We are missing \(x_i\), the individual’s independent variable value.

Regression Line

Regression Example

These are the predicted values for our \(y_i\)

Regression Line

Regression Example

Actual (circles) - predicted value (triangles) = residual.

\[\text{residual}_i = y_i - \hat{y}_i\]

Regression Example

We note that there is a difference between \(y_i\) and \(\hat{y_i}\), where:

\(y_i\) is the country’s observed value on life expectancy

\(\hat{y_i}\) is the country’s predicted value on life expectancy

We can obtain each country’s \(\hat{y_i}\) by plugging their x-value into the regression equation.

The regression line is the straight line that minimizes the size of the residuals and makes them as small as possible.

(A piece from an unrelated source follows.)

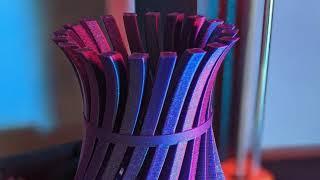 Geeky Faye Art's Twisty Vase - MyMiniFactory 3D Print Highlight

This is why the regression line is sometimes called the line of best fit.

Regression Example

Interpretation

x<-lm(life_expectancy~urb_mean, data=merged_data2)
summary(x)

Call:
lm(formula = life_expectancy ~ urb_mean, data = merged_data2)

Residuals:
     Min       1Q   Median       3Q      Max 
-14.6442  -4.2065  -0.5017   5.0702  18.3283 

Coefficients:
            Estimate Std. Error t value Pr(>|t|)    
(Intercept) 49.69757    1.08225   45.92   <2e-16 ***
urb_mean     0.22529    0.01906   11.82   <2e-16 ***
---
Signif. codes:  0 '***' 0.001 '**' 0.01 '*' 0.05 '.' 0.1 ' ' 1

Residual standard error: 6.742 on 212 degrees of freedom
Multiple R-squared:  0.3971,    Adjusted R-squared:  0.3943 
F-statistic: 139.7 on 1 and 212 DF,  p-value: < 2.2e-16

Regression Example

Interpretation

This is how we create a professionally-looking table.

Show the code
library("modelsummary")
model<-lm(life_expectancy~urb_mean, data=merged_data2)

models<-list("DV: Life Expectancy" = model)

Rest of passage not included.